Дедков и Розанов — великие провинциалы, заслуженные костромичи, с бесконечностью рефлексии — и вглубь и вширь, простиравшейся до Сибири у Дедкова и до Древнего Египта у Розанова. Для костромичей они — живые современники, всегда готовые к диалогу и сотворчеству. А. Зябликов в своей книге пишет словно в незримом присутствии этих вечных костромичей, отчего и его «Провинциальная столица» выглядит не просто «очерками», как значится в подзаголовке, а, так сказать, собеседованиями, наследующими «Опавшим листьям» Розанова и «Дневнику» Дедкова с их бескомпромиссностью. А в позапрошлогодней статье в «Костромском гуманитарном вестнике» он вступил в заочный диалог с обоими. Розанов «считал преступным отлучение от государственного строительства ярких представителей интеллигенции», Дедков, наоборот, — благом, Зябликов выбирает мудрую середину. И находит для этого «срединное» слово «внеприсутствие», где все права во взаимоотношениях с властью на стороне «художника»-интеллигента, соблюдающего дистанцию.
О том, что это полурозановское-полудедковское словечко истинно костромское, говорит последний раздел книги «Заметки о костромских писателях и художниках», где приоритет отдается вышедшим из андеграунда в 90-е годы О. Губанову, С. Савину, Е. Разумову, Ю. Бекишеву и, конечно, Александру Бугрову. В 2010-е я собственными глазами видел, как он, тренер шахматной школы, интеллектуал-эрудит, знаток Розанова, посрамивший однажды академических розановедов, лидер городских неформалов, заседает в президиуме Дедковских чтений в КГТУ и выступает на пленарных заседаниях вместе с почтенными профессорами. Чисто костромской феномен!
Если бы он, человек-легенда, местный Бодлер и не сидел бы в президиуме, то все равно незримо присутствовал бы там, вернее, «внеприсутствовал». Его образ-имидж просто-таки врезается в память: бритая налысо голова, доброе, улыбчивое лицо то ли большого ребенка, то ли буддийского мудреца вне возраста и времени.
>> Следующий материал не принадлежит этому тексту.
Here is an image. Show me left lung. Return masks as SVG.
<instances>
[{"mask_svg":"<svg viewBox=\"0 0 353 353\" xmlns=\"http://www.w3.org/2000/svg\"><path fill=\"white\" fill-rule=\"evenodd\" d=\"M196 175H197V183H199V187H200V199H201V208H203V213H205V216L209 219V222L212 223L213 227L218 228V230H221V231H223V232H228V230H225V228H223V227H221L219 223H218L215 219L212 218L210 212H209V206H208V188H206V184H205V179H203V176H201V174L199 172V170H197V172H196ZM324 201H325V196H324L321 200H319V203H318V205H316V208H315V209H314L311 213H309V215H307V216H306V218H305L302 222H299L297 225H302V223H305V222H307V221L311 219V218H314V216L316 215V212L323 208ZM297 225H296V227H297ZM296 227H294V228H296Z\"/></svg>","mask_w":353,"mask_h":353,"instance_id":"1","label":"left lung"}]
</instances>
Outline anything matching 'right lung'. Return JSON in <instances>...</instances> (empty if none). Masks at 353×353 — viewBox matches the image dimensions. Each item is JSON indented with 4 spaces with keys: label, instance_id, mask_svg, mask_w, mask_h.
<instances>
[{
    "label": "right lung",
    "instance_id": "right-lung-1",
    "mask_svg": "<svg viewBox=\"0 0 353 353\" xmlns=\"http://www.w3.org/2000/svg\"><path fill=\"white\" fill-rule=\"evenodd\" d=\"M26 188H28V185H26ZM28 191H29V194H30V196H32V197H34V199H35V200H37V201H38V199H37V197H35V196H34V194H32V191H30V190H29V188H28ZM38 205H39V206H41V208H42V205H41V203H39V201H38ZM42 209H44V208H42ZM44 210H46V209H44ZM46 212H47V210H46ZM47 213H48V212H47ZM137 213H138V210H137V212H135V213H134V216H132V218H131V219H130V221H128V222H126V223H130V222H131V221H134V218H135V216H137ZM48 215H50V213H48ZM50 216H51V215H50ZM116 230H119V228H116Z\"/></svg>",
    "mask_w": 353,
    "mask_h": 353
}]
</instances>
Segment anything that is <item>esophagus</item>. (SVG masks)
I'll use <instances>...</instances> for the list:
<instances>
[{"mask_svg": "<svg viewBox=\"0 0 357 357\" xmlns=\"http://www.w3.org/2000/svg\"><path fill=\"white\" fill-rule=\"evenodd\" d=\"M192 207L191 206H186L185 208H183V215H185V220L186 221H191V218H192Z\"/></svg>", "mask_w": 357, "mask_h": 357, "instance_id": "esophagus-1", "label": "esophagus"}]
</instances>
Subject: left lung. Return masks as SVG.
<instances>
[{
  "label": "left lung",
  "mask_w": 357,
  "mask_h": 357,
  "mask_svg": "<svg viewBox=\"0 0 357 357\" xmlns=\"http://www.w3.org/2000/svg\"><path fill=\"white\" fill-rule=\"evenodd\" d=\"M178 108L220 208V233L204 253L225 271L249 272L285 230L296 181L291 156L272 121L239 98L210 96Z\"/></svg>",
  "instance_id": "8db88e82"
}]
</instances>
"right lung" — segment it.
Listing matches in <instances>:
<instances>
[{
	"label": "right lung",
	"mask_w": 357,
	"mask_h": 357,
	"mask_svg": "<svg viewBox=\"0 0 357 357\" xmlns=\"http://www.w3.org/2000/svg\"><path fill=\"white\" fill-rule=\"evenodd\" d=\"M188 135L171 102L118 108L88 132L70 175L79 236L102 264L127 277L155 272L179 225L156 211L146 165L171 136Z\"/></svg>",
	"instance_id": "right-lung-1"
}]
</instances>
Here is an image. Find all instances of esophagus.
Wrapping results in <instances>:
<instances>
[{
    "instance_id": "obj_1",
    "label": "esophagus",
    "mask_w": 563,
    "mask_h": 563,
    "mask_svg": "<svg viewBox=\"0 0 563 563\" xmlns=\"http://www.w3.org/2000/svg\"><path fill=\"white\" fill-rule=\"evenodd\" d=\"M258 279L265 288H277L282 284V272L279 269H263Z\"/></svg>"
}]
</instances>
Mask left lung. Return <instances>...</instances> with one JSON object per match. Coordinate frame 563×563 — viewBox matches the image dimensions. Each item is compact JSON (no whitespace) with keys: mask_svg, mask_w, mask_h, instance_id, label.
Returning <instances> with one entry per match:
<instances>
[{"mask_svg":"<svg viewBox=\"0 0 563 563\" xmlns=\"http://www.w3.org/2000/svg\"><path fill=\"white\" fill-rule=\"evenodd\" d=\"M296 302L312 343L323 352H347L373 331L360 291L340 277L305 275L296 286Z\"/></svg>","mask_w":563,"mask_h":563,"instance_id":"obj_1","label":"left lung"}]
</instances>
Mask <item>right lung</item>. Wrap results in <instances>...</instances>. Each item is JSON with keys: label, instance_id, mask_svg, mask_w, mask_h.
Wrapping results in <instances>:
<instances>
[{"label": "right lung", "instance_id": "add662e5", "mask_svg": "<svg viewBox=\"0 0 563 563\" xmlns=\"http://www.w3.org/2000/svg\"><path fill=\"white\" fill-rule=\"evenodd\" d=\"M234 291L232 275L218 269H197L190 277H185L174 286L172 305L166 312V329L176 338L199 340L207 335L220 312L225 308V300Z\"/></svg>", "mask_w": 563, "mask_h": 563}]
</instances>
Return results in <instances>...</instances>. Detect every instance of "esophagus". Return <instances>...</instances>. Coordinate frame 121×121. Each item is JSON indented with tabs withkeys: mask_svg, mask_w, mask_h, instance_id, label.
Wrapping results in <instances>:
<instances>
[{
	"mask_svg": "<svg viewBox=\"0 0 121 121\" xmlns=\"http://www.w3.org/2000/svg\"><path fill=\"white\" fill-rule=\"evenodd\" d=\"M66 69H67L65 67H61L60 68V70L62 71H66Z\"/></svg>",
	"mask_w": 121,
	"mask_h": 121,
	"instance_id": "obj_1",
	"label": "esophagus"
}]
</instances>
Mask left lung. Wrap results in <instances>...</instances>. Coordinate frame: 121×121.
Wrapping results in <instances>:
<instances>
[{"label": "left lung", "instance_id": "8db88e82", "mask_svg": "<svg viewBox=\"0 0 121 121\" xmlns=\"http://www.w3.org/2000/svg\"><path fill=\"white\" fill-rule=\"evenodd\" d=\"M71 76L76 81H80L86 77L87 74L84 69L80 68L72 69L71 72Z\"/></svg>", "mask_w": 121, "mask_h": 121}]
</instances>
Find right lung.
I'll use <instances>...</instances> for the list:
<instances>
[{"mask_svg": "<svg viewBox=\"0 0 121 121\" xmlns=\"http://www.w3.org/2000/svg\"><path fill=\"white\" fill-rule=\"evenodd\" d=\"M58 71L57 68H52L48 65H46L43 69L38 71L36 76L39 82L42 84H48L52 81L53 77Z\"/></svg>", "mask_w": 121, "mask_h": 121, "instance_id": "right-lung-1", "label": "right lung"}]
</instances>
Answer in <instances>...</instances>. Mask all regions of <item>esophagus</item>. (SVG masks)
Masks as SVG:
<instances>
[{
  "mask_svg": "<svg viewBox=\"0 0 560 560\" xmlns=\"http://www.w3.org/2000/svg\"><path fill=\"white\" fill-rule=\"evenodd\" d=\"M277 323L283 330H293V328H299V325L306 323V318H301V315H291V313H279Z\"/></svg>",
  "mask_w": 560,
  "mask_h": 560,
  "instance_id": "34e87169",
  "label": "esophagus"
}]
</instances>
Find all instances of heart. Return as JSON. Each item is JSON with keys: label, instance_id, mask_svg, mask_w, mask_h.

И тут я словно прозрел: как бы идеально совмещались изображения Дедкова и Бугрова, если последнему примерить характерную пышную прическу Игоря Александровича! Тот же добрый взгляд и свет глаз, полуулыбка и внутренняя сосредоточенность. Позднее я прочитал в новой книге о Дедкове, купленной в кулуарах конференции, в воспоминаниях Бугрова: «В какой-то период своей жизни я хотел быть похожим на него». Было это в начале 80-х, прошло много лет, а похожесть осталась. Сознательная или внесознательная, ибо, его ученик, он верит, что «время Дедкова не прошло, и в вечности русской литературы имя Дедкова займет свое достойное место».
Писалось это А. Бугровым в контексте размышлений на будоражащую интеллигентную Кострому до сих пор тему «Игорь Дедков и Василий Розанов», где Розанов все-таки явно превосходит в известности своего «антипода». «Сейчас он (В. Розанов. — В. Я.) один из самых издаваемых и читаемых авторов», — пишет А. Бугров. Но иначе и быть не могло, слишком разными были эпохи, создавшие их. Зато почва, genius loci, была одна — Кострома, амбивалентная и оксюморонная, проклинаемая (были такие периоды и у Розанова, и у Дедкова) и бесконечно любимая. Одним словом, провинциальная столица, история которой еще далеко не закончена.